Requirement A:
Tally the lines of the listing that contain the string "instances" and give only that number.

Quoted passage:
The Air Force is routinely near the top of government lists in terms of raw numbers of suspensions and debarments. Shaw said that’s partly due to the fact that he is one of only three suspension and debarment officials in government that works on the issue full time. He and his staff don’t wait for complaints about contractors to flow into their inbox. Instead, they proactively look for signs that it’s time to exclude a certain vendor from government work.

“We look at the types of misconduct more broadly than some agencies do,” he said. “For example, the Federal Acquisition Regulation says that if there’s an indictment or a conviction, that’s sufficient as a matter of law to establish a debarment or a suspension. So debarring officials who are concerned about being sued or are concerned about the quality of their staff or whatever might wait to do a debarment or suspension until there’s a conviction or an indictment. We don’t do it that way in the Air Force. We go out and look aggressively and look at the facts and the underlying evidence. Seventy percent of the cases we do are based on an independent review of the evidence where the Justice Department hasn’t done anything yet.”

Requirement B:
Reproduce the Air Force debarment passage between "The Air Force is" and "from government work.", inclusive.

Provided information:
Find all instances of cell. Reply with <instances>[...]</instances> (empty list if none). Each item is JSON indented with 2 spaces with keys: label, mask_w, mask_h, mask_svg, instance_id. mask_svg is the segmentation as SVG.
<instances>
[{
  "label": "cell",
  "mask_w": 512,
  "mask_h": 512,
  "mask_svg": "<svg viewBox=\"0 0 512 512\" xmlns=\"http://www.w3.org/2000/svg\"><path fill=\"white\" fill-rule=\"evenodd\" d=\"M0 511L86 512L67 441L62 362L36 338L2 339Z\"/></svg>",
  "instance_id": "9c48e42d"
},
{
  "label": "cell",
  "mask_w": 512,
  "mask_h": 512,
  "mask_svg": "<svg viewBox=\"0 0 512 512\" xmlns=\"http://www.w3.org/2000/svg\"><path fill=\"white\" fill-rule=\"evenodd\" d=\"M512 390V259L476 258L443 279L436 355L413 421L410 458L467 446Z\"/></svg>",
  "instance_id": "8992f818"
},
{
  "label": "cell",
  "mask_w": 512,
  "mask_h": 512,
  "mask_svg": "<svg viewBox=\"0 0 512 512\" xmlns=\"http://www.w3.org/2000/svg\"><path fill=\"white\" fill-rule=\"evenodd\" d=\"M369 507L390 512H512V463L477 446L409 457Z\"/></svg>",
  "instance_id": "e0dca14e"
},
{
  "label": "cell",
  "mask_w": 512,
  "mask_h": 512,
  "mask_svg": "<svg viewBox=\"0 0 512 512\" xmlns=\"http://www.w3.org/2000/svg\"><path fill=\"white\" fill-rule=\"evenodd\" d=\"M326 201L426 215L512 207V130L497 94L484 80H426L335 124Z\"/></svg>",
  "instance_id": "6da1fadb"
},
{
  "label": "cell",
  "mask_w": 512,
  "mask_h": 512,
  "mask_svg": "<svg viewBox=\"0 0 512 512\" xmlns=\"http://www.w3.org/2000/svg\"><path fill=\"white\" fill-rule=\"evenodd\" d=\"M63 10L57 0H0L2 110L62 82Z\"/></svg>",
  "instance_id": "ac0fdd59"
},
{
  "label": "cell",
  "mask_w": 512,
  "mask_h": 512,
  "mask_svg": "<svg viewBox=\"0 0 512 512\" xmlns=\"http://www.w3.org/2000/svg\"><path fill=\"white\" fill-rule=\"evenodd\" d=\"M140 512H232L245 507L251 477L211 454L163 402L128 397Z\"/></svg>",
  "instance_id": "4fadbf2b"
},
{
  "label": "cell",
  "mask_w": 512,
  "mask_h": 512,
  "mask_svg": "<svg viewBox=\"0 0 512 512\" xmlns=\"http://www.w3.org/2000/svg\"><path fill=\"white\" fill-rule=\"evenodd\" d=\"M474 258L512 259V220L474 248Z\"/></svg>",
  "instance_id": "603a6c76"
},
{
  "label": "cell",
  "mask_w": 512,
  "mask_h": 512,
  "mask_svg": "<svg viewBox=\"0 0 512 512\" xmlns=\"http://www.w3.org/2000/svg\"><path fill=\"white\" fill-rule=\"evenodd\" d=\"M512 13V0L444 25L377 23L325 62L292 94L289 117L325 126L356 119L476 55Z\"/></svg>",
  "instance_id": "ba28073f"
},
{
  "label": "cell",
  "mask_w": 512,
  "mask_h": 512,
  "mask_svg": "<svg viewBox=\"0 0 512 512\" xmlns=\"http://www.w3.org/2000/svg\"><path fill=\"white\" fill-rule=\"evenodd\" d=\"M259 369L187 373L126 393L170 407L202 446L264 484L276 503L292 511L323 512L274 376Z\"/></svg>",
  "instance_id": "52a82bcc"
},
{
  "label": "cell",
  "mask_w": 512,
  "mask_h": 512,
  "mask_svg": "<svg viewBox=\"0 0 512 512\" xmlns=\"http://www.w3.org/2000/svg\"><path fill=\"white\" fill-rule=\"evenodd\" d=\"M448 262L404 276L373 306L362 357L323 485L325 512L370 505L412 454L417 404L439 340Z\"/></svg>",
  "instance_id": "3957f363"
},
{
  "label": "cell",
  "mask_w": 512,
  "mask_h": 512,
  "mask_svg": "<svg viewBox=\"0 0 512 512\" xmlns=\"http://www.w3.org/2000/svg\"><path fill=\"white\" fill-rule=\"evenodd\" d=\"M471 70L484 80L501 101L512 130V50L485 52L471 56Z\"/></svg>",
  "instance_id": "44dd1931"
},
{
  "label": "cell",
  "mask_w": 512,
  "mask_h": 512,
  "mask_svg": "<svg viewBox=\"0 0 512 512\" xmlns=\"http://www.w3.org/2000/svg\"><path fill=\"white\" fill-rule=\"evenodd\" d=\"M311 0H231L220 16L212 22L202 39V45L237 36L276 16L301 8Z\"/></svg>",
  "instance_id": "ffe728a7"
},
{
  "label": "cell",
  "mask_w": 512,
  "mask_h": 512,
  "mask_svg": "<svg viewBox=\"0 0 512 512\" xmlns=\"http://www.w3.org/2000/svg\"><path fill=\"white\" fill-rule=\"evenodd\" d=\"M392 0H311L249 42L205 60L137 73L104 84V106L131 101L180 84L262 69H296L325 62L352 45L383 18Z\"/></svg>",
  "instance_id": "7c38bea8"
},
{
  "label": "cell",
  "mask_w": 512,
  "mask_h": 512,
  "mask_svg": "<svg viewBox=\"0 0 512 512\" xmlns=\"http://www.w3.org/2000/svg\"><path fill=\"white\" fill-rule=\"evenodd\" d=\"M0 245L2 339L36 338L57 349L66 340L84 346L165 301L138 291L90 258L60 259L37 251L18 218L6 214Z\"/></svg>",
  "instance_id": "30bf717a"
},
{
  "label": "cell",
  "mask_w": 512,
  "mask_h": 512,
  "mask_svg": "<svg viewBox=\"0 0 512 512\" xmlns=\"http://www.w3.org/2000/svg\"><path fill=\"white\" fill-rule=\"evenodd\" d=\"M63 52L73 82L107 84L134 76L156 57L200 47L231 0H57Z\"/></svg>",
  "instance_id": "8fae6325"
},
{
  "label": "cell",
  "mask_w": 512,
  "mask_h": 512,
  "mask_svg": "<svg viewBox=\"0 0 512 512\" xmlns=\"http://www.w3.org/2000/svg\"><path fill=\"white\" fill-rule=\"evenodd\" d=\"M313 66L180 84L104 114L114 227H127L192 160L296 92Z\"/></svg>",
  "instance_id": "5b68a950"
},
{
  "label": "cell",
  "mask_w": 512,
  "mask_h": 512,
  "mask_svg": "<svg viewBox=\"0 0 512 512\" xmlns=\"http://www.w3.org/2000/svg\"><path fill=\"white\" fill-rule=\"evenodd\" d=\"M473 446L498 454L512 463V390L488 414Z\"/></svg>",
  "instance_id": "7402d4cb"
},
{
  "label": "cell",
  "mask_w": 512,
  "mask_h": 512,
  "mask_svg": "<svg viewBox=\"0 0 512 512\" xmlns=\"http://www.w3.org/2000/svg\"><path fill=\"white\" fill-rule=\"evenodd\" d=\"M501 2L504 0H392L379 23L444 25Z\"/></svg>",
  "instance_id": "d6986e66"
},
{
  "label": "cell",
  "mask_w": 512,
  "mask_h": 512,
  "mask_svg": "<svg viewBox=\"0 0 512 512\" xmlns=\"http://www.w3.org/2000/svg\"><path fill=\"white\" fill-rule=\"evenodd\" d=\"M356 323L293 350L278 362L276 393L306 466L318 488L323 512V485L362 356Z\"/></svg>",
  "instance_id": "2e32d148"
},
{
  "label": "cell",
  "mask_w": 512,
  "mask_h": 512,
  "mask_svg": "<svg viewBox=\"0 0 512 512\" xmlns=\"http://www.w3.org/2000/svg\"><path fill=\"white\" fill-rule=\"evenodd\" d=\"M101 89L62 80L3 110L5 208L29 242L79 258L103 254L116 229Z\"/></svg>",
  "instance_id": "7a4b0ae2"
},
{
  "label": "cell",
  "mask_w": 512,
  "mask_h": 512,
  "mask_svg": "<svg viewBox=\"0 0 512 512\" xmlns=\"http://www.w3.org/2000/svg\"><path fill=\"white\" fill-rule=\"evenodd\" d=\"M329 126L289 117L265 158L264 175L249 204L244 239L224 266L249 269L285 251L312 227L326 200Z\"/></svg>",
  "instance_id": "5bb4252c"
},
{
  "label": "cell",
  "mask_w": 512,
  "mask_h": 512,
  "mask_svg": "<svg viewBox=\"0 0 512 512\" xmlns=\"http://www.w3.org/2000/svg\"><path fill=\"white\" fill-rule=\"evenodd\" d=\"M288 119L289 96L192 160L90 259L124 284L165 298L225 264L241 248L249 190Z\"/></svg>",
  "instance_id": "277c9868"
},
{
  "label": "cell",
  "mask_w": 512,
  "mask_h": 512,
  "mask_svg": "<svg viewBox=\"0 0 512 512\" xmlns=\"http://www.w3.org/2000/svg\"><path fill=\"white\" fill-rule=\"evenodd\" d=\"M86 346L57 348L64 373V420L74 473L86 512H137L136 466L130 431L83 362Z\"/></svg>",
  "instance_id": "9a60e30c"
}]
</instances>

Complete output A:
3

Complete output B:
The Air Force is routinely near the top of government lists in terms of raw numbers of suspensions and debarments. Shaw said that’s partly due to the fact that he is one of only three suspension and debarment officials in government that works on the issue full time. He and his staff don’t wait for complaints about contractors to flow into their inbox. Instead, they proactively look for signs that it’s time to exclude a certain vendor from government work.